Letztes Update:
20210102013048

09:14
10.10.2020
Corona-Schnelltests sollten nach Ansicht von Experten zunächst gezielt für den Schutz von Risikogruppen eingesetzt werden - und nicht etwa, um Veranstaltungen zu ermöglichen. "Wir müssen hier mit dem Werkzeug, was wir zur Verfügung haben, prioritär vorgehen", sagt Gérard Krause, leitender Epidemiologie am Helmholtz-Zentrum für Infektionsforschung (HZI) in Braunschweig.

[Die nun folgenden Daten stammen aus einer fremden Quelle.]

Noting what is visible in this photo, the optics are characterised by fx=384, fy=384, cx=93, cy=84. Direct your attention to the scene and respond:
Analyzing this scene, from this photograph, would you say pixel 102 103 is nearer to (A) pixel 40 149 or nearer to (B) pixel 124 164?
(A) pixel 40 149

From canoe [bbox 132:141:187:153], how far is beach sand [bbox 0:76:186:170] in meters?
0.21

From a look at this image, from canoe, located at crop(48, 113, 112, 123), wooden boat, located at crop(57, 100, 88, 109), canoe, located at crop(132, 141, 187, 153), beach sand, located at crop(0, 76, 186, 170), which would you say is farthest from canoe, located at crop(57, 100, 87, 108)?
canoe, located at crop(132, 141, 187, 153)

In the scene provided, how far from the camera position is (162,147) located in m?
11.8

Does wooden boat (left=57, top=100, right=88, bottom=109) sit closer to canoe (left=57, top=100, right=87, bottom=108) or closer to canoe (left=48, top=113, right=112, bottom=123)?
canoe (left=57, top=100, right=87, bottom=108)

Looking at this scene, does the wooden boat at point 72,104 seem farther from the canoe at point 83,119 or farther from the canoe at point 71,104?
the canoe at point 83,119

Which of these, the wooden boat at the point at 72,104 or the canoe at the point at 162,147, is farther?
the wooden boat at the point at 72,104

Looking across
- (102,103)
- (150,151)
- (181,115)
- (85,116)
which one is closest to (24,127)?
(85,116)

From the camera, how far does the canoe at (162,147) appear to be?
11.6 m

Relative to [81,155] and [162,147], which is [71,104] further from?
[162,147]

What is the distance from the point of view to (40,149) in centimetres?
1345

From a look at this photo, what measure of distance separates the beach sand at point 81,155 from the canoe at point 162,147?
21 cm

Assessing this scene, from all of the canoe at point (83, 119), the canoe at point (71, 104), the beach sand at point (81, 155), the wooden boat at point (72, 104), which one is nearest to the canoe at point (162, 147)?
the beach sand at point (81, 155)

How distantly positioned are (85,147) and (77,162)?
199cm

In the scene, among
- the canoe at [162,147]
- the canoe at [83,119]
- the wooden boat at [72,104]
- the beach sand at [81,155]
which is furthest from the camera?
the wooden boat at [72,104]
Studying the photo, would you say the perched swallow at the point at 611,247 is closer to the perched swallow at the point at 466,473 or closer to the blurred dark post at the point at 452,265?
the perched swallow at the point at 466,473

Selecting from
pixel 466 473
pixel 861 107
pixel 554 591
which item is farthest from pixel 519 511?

Das bedeute, Schnelltests, wie die derzeit erprobten Antigen-Tests, an den Orten anzuwenden, wo eine Infektion schneller tödliche Folgen haben könnte.
Das sieht auch die Frankfurter Virologin Sandra Ciesek so. Mit Blick auf Kulturveranstaltungen sagt sie: "Solange wir begrenzte Kapazitäten haben, müssen wir priorisieren." Zunächst gelte es sicherzustellen, dass die Schulen offen bleiben und die Pflegeheime sicher sind. Beide Experten sprachen sich dafür aus, dass auch bei Schnelltests weiterhin medizinisches Personal die Abstriche nehmen müsse - und sich nicht etwa jeder zuhause selbst testen sollte.

Foto: Uli Deck/dpa

08:14
10.10.2020
In der Corona-Krise hat sich nach Ansicht von Verfassungsgerichtspräsident Stephan Harbarth das Funktionieren des Rechtsstaats in Deutschland gezeigt. Wer Maßnahmen ablehne, könne dagegen demonstrieren, sagt Harbarth dem Redaktionsnetzwerk Deutschland (RND). "Demonstrationen wurden vielfach gerade von Gerichten ermöglicht. Jeder kann seine abweichende Meinung äußern. 
Wer seine Grundrechte verletzt sieht, kann vor Gericht ziehen", betont Harbarth. Neben der Versammlungsfreiheit gelte aber auch das Recht auf Leben und körperliche Unversehrtheit, macht der Präsident des Bundesverfassungsgerichtes deutlich. Wenn verschiedene Grundrechte kollidierten, müssten sie miteinander in Einklang gebracht werden.